Xcode 12 — What a Pane
As iOS programmers, we live and breathe and have our being within Xcode, so it makes sense to be as familiar as possible with its capabilities, and to take advantage of whatever innovations allow us to get work done. But, ironically, as a new version of Xcode is released, exactly when noteworthy new features are most likely to be arriving, it’s easy in the heat of the moment to overlook them.
So let me save you a little time. Here are a couple of small observations about Xcode 12 that could make a difference to my own work habits, and possibly to yours as well. Interestingly, they both have to do with panes in the project window.
At the left and right of the project window, as you surely know, are the Navigator pane and the Inspectors pane, respectively. The Inspectors pane used to be called the Utilities pane; it has been renamed in this release.
If you’re like me, you probably feel the need to reclaim some screen real estate from time to time by hiding those panes.

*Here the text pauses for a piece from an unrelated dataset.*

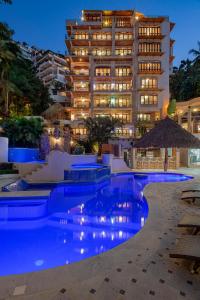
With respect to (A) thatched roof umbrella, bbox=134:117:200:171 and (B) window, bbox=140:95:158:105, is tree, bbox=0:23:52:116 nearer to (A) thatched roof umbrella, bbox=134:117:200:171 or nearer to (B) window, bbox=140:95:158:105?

And again, if you’re like me, you’ve probably memorized the keyboard shortcuts that toggle their visibility — Command-0 (zero) for the Navigator pane, Command-Option-0 for the Inspectors pane.
Sometimes, however, you don’t want to take your hand off the mouse. Or perhaps you’re just not a keyboard shortcut kind of person. Well, there are also toolbar buttons for showing and hiding these panes. However, counterintuitively, up to now both buttons have been located at the right end of the toolbar. New in Xcode 12, the button for the left pane, the Navigator pane, is at the left end of the toolbar, and the button for the right pane, the Inspectors pane, is at the right end of the toolbar. What a concept! (One wonders how much discussion had to happen at Apple in order to implement this rather obvious improvement.)
Now here’s something that’s not so obvious. New in Xcode 12, when you’re displaying a project window in fullscreen mode, if one of these panes is hidden, you can show it temporarily in slideover mode by hovering the mouse at that side of the window. I think that’s a really great little idea. Fullscreen mode can be an important way to get all the screen real estate you’re entitled to, and this feature might make it even more inviting.
The big new idea in the Xcode 12 interface, in my opinion, is document tabs. This innovation means that a project window can display two different sorts of tab: document tabs and window tabs. That can be rather confusing, because menu commands don’t always distinguish between the two types. But document tabs are really neat, so they are worth knowing about.
First, let’s remind ourselves about window tabs. A window tab is what Xcode 11 and before calls simply a tab. It displays the whole project window interface, and can display it differently from another window tab. Thus one window tab might show the Project navigator, while another might have the Project navigator hidden, or display a different navigator. In other words, a window tab is like a second window on the same project, except that it doesn’t occupy any independent screen real estate: rather, it shares the space with an existing project window.
To make a new window tab in Xcode 12, choose File > New > Window Tab (Command-T), revealing the window’s tab bar (just below the toolbar) if it wasn’t showing already.
Okay, on to document tabs. Let me set the scene. You’re probably aware that Xcode 11 introduced the ability to subdivide an editor pane into subpanes. That’s cool, and allows you to work in two places at once. But it comes with a cost: you’ve divided your screen real estate in half for each document you display simultaneously.
Well, a document tab is an alternative way of populating an editor pane with multiple documents. With document tabs, instead of dividing the editor pane into two or more smaller panes, the editor pane displays different files as different tabs that you see one at a time, occupying the entire editor pane — but you can readily switch between them.
To make a document tab, Control-click on a file listing in the Project navigator and choose Open In Tab. You might not see anything change at that moment, but the result is that this file is now “pinned” as a tab in the editor pane: what I mean by “pinned” is that if you click a different file listing in the Project navigator, it opens as a separate tab rather than replacing this “pinned” file. Thus, “pinned” files have a degree of permanence. They mean: These are the particular files I want to work on right now. (Tabs that open without being pinned are replaceable; they display their file names in italics.)
You can “pin” as many files as you like, thus making it easy to switch between them and ensure that none of them will be replaced accidentally. If the document tab bar is showing, you can actually drag file listings right into it to “pin” them as tabs! To show the document tab bar all the time, choose View > Always Show Tab Bar so that it is checked.
Now, I don’t know about you, but I am very often working on some limited set of files at once, like two or three. And unless I’m trying to draw an outlet or action connection between a storyboard and code, I don’t actually need to see the content of those files simultaneously. So my guess is that I could end up using this feature a lot. Time will tell, but I’ll certainly experiment with it whenever an opportunity arises.